> **Input**

▬▬▬▬▬▬

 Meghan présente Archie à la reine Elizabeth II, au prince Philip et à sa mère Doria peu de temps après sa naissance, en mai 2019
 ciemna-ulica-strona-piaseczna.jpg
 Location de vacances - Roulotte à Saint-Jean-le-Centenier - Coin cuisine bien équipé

▬▬▬▬▬▬

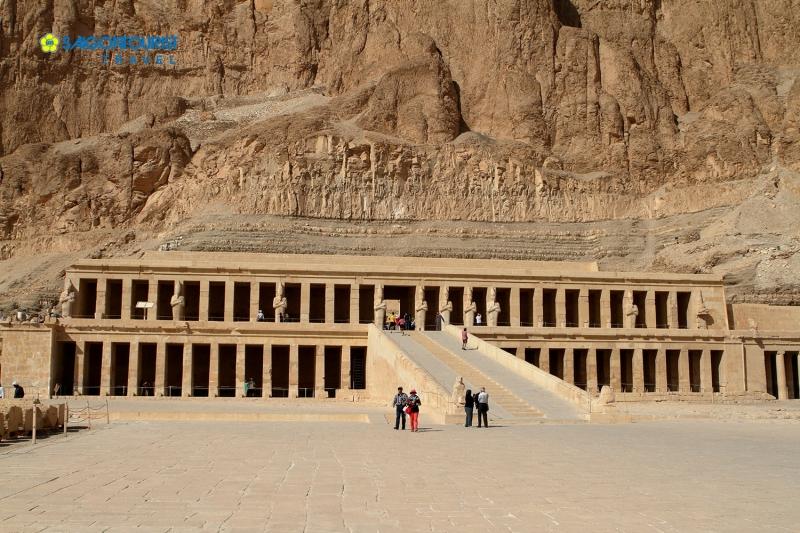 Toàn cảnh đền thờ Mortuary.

▬▬▬▬▬▬

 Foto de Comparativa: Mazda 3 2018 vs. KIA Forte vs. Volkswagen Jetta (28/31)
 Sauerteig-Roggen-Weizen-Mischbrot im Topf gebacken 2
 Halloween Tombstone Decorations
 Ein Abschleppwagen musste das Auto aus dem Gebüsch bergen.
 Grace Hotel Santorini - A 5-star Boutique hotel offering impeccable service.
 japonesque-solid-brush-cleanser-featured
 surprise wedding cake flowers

▬▬▬▬▬▬

> **Task prompt**
Scan the lines above for "Ein Abschleppwagen musste" and for "surprise wedding cake flowers". Repeat exactly the line holding each of them and every line in between.

> **Exercise response**
 Ein Abschleppwagen musste das Auto aus dem Gebüsch bergen.
 Grace Hotel Santorini - A 5-star Boutique hotel offering impeccable service.
 japonesque-solid-brush-cleanser-featured
 surprise wedding cake flowers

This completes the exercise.